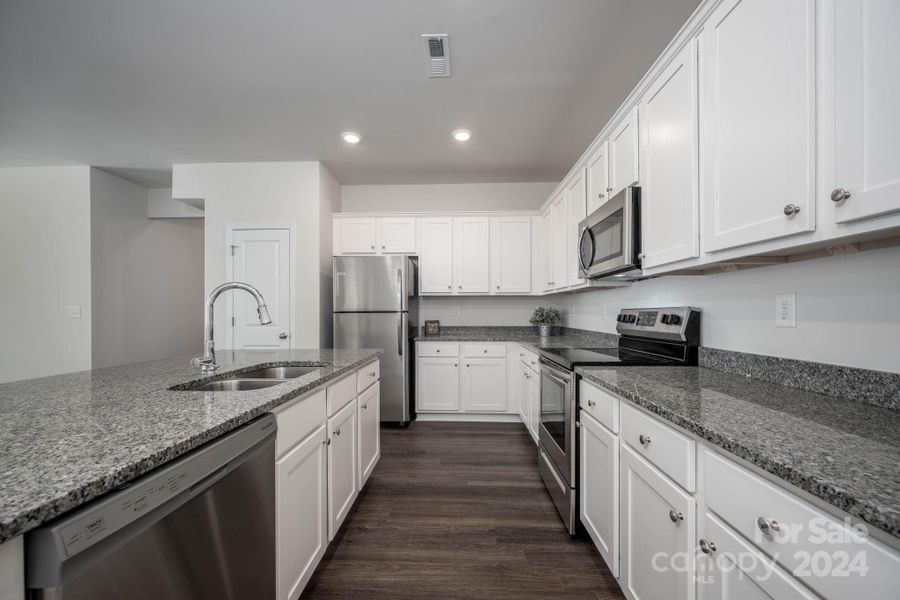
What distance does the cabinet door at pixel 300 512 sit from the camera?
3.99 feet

* * *

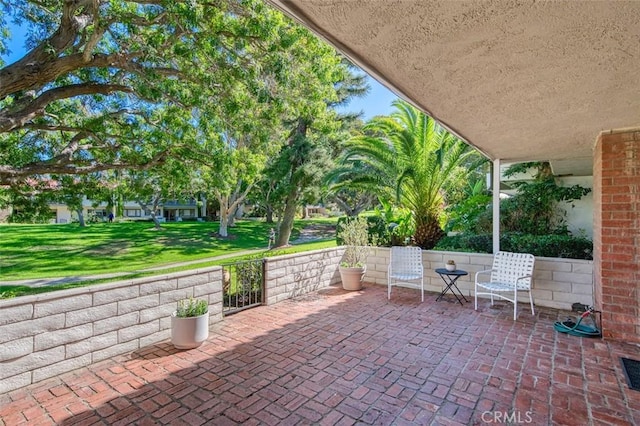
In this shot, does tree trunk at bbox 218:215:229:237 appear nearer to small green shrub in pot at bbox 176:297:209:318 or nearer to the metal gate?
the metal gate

...

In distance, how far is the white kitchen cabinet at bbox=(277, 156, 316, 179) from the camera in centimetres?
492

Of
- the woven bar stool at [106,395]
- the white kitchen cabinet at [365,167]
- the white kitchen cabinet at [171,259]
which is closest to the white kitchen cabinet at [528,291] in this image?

> [TASK PROMPT]: Starting with the line with "In distance, how" and going on through the line with "which is closest", rewrite those lines with "woven bar stool" changed to "wooden bar stool" and nothing else altered. Give back only those lines.

> [EXPECTED ANSWER]:
In distance, how far is the white kitchen cabinet at bbox=(277, 156, 316, 179) from the camera in centimetres?
492

Of
- the wooden bar stool at [106,395]
- the white kitchen cabinet at [365,167]
- the white kitchen cabinet at [171,259]
which is closest to the white kitchen cabinet at [528,291] in this image?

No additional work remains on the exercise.